» Excerpt to read:

Ga_Su <- aerodynamic.conductance(tha_filtered,Rb_model="Su_2001",LAI=LAI,zh=zh,d=0.7*zh,
                                 zr=zr,Dl=Dl)
summary(Ga_Su)
tha_filtered <- cbind(tha_filtered,Ga_Su)

We add the output of this function (Ga_Su) to our dataframe tha_filtered. We see that the values are different compared to the first, empirical estimate. This is because this formulation takes additional aerodynamically relevant properties (LAI, $D_l$) into account that were not considered by the simple empirical formulation.

Surface conditions

When we have an estimate of $G_a$, we are able to infer surface conditions of temperature and atmospheric humidity by inverting the bulk transfer relations of the sensible and latent heat fluxes. E.g. for temperature we can solve the following relation for $T_s$, the aerodynamic surface temperature:

$T_a = T_s - \frac{H}{(\rho \cdot G_{ah} \cdot c_p)}$

where $T_a$ is air temperature, $H$ is the sensible heat flux ($\text{W m}^{-2}$) $\rho$ is air density ($\text{kg m}^{-3}$), $G_{\text{ah}}$ is the aerodynamic conductance for heat ($\text{m s}^{-1}$), and $c_p$ is the specific heat of air ($\text{J K}^{-1} \text{kg}^{-1}$). In bigleaf, the following function calculates conditions at the big-leaf surface:

surf <- surface.conditions(tha_filtered,calc.surface.CO2=TRUE)
summary(surf)
tha_filtered <- cbind(tha_filtered,surf)

By default, the function calculates surface temperature and several humidity measures, including VPD and relative humidity. If we set calc.surface.CO2=TRUE, the CO$2$ concentration at the surface is calculated additionally. Useful to know is that the expression "surface" depends on what kind of aerodynamic conductance we provide. If $G_a = G{ah}$, we derive the conditions at the notional canopy surface (or the "big-leaf" surface). If $G_a = G_{am}$, we derive conditions in the intercanopy airspace (because $G_a$ does not account for the leaf boundary layer).

We can compare the surface and air temperature:

par(mfrow=c(1,2),mar=c(5,4,2,0.5))
plot(tha_filtered[,"Tair"] ~ tha_filtered[,"Tsurf"],xlim=c(8,35),ylim=c(8,35),las=1,
     xlab="Tsurf (degC)",ylab="Tair (degC)",mgp=c(2.2,0.5,0),tcl=-0.2)
abline(0,1)
plot(tha_filtered[,"VPD"] ~ tha_filtered[,"VPD_surf"],xlim=c(0,4),ylim=c(0,4),las=1,
     xlab="VPD surface (kPa)",ylab="VPD air (kPa)",mgp=c(2.2,0.5,0),tcl=-0.2)
abline(0,1)

Both surface temperature and VPD are in most cases higher than the ones measured at tower height.

Surface conductance

Knowledge on $G_a$ allows us to calculate the bulk surface conductance ($G_s$) of the site (In this case by inverting the Penman-Monteith equation). Gs represents the combined conductance of the vegetation and the soil to water vapor transfer (and as such it is not a purely physiological quantity). Calculating $G_s$ in bigleaf is simple:

summary(surface.conductance(tha_filtered))

» What to work on:
• A. Retype the stretch from "Knowledge on $G_a$" through "summary(surface.conductance(tha_filtered))" in the bigleaf tutorial excerpt.
• B. Extend the bigleaf tutorial excerpt beyond its final line of code, picking up right after the call to surface.conductance.

» Information shown:
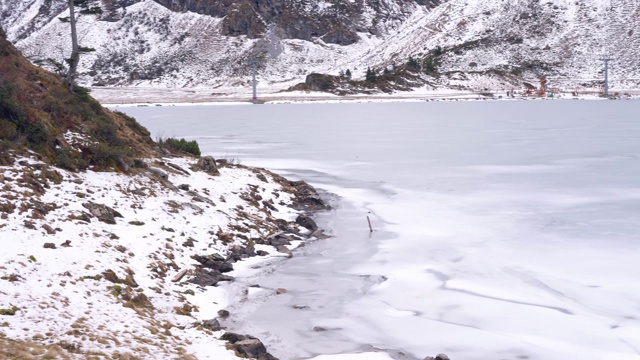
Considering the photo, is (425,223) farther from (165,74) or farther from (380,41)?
(380,41)

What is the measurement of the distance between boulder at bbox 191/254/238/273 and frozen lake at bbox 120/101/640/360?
80 cm

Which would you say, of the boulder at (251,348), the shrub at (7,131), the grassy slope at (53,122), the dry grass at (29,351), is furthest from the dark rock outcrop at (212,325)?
the shrub at (7,131)

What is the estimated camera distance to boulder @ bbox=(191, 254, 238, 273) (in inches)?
512

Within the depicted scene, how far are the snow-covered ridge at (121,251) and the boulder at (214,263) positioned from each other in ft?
0.59

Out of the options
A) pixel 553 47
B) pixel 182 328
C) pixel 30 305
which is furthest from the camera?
pixel 553 47

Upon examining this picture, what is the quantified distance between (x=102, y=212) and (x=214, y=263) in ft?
7.95

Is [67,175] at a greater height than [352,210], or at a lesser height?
greater

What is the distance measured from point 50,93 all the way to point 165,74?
139169mm

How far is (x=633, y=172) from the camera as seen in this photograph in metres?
23.3

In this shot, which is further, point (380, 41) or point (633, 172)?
point (380, 41)

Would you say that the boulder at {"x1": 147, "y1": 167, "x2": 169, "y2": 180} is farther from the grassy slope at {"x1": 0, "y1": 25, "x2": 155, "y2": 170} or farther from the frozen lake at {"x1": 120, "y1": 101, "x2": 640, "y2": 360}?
the frozen lake at {"x1": 120, "y1": 101, "x2": 640, "y2": 360}

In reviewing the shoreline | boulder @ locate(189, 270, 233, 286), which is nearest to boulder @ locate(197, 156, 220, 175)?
boulder @ locate(189, 270, 233, 286)

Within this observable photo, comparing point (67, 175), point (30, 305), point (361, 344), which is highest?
point (67, 175)

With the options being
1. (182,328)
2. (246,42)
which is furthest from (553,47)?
(182,328)
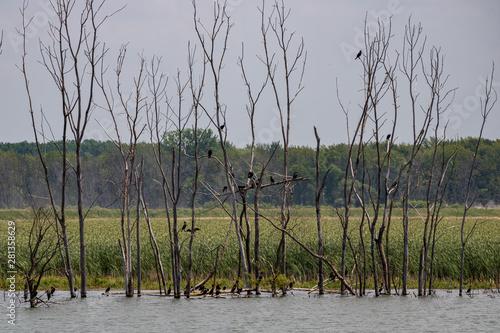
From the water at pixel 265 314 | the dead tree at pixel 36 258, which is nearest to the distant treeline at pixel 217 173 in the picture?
the dead tree at pixel 36 258

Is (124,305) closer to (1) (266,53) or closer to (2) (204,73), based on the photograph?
(2) (204,73)

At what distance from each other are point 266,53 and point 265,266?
21.4ft

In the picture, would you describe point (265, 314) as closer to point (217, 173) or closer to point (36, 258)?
point (36, 258)

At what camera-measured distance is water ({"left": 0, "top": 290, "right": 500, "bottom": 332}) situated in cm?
1109

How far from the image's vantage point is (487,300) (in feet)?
46.0

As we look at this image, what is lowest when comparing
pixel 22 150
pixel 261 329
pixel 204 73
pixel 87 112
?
pixel 261 329

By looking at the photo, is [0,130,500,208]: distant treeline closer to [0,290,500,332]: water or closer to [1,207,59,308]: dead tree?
[1,207,59,308]: dead tree

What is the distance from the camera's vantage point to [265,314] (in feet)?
40.5

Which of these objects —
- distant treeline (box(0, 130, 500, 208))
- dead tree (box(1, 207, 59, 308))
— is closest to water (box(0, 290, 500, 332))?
dead tree (box(1, 207, 59, 308))

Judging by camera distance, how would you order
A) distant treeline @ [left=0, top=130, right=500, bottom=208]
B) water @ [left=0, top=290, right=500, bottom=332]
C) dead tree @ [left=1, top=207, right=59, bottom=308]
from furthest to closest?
distant treeline @ [left=0, top=130, right=500, bottom=208] → dead tree @ [left=1, top=207, right=59, bottom=308] → water @ [left=0, top=290, right=500, bottom=332]

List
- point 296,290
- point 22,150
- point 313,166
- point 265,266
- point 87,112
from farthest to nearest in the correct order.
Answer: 1. point 22,150
2. point 313,166
3. point 265,266
4. point 296,290
5. point 87,112

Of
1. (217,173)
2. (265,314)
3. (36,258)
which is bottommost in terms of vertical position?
(265,314)

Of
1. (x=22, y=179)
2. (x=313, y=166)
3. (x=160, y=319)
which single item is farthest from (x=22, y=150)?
(x=160, y=319)

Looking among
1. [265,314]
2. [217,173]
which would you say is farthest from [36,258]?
[217,173]
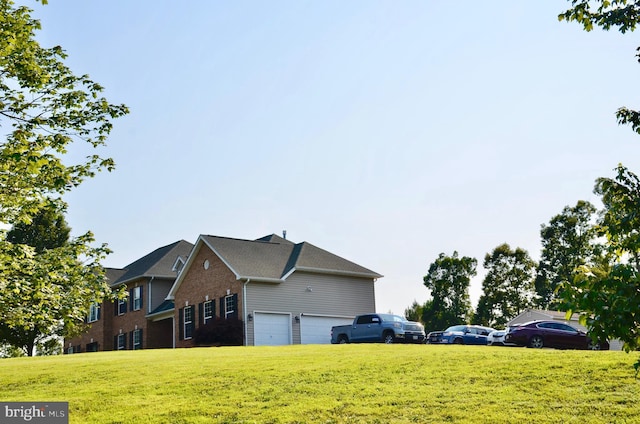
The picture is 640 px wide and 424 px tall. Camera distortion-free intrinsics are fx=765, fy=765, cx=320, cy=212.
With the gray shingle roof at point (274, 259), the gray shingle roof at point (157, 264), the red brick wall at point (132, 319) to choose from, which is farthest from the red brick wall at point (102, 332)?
the gray shingle roof at point (274, 259)

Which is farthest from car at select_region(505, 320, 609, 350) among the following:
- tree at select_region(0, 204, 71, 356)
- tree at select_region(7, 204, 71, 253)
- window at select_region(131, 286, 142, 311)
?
tree at select_region(7, 204, 71, 253)

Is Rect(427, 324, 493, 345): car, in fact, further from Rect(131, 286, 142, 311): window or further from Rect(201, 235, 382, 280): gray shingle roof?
Rect(131, 286, 142, 311): window

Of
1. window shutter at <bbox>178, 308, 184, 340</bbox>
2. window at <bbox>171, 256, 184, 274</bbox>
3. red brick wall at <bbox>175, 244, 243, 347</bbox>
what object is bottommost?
window shutter at <bbox>178, 308, 184, 340</bbox>

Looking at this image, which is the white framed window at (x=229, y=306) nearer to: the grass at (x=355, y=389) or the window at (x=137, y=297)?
the window at (x=137, y=297)

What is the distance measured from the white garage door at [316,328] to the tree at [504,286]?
2895cm

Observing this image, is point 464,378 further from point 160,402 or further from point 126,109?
point 126,109

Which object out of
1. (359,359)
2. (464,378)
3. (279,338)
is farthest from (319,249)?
(464,378)

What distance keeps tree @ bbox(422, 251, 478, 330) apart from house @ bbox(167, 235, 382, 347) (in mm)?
27682

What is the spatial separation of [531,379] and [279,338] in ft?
82.2

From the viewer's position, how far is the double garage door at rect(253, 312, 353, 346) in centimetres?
3969

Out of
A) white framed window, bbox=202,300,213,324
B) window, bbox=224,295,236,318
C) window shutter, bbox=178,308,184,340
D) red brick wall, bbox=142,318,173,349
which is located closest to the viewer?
window, bbox=224,295,236,318

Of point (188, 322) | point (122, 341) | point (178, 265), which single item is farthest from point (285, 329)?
point (122, 341)

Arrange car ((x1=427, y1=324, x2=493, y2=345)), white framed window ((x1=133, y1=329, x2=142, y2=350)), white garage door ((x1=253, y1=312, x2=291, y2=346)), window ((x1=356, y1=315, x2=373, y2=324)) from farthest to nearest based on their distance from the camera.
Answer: white framed window ((x1=133, y1=329, x2=142, y2=350)) < white garage door ((x1=253, y1=312, x2=291, y2=346)) < car ((x1=427, y1=324, x2=493, y2=345)) < window ((x1=356, y1=315, x2=373, y2=324))

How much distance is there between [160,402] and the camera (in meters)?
Answer: 16.3
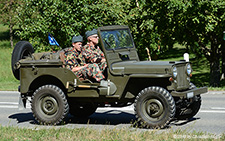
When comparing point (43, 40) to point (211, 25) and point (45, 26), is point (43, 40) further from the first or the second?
point (211, 25)

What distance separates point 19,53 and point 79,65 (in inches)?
59.3

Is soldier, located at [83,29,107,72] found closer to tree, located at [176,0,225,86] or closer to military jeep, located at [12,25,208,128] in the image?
military jeep, located at [12,25,208,128]

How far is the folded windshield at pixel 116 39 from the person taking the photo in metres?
9.16

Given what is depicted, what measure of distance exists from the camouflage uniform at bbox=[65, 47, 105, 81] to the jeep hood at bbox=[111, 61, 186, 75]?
1.08ft

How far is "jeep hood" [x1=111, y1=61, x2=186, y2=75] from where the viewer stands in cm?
826

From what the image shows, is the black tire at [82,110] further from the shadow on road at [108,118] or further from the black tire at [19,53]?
the black tire at [19,53]

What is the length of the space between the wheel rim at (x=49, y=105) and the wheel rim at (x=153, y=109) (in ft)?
6.49

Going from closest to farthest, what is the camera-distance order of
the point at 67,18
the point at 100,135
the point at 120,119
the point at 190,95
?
the point at 100,135 → the point at 190,95 → the point at 120,119 → the point at 67,18

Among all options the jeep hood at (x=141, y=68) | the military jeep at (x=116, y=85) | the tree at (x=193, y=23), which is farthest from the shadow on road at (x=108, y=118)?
the tree at (x=193, y=23)

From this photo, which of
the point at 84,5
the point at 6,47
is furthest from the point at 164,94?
the point at 6,47

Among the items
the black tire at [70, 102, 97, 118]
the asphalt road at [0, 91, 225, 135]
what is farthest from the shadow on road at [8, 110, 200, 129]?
the black tire at [70, 102, 97, 118]

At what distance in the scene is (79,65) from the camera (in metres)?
9.34

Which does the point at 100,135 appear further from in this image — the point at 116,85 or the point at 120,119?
the point at 120,119

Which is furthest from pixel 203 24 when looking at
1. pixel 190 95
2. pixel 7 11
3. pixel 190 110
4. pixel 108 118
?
pixel 7 11
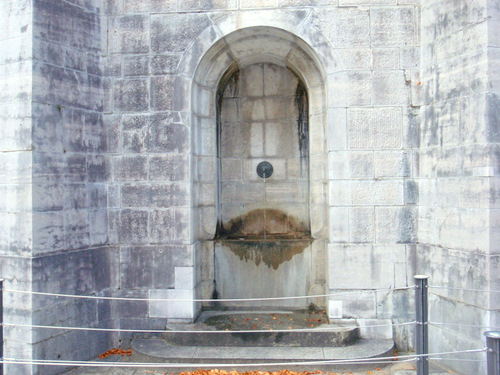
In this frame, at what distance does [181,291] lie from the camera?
227 inches

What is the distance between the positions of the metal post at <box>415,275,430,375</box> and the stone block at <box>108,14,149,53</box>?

» Answers for this exercise:
• A.
Knowledge on $G_a$ allows us to calculate the bulk surface conductance ($G_s$) of the site (In this case by inverting the Penman-Monteith equation). Gs represents the combined conductance of the vegetation and the soil to water vapor transfer (and as such it is not a purely physiological quantity). Calculating $G_s$ in bigleaf is simple:

summary(surface.conductance(tha_filtered))

• B.
The function output is another data.frame with two columns which only differ in the unit of $G_s$ (i.e. a hopeless attempt to make both physicists and physiologists happy). One in m s$^{-1}$ and one in mol m$^{-2}$ s$^{-1}$. In this function we have ignored the ground heat flux ($G$) and the storage fluxes ($S$), and the function politely reminds us of this omission by printing the first two lines of the output (it also tells us what it does, it assumes they are 0 in each time step). In this case we do not have information on the storage fluxes, but we have measurements on the ground heat flux, which we should add to the function call:

Gs <- surface.conductance(tha_filtered,G="G")
summary(Gs)
tha_filtered <- cbind(tha_filtered,Gs)

Again, we have added the two output columns to our data.frame tha_filtered.

Stomatal slope parameter

With both $G_s$ and $G_a$ available, we can estimate the stomatal slope parameter $g_1$. The $g_1$ parameter characterizes the slope between the surface conductance and the gross carbon uptake (GPP) of the ecosystem, and is thus strongly related to the ecosystem-level intrinsic water-use efficiency. However, it corrects for the confounding effects of VPD and $C_a$, and is thus better comparable across sites than e.g. GPP/$G_s$.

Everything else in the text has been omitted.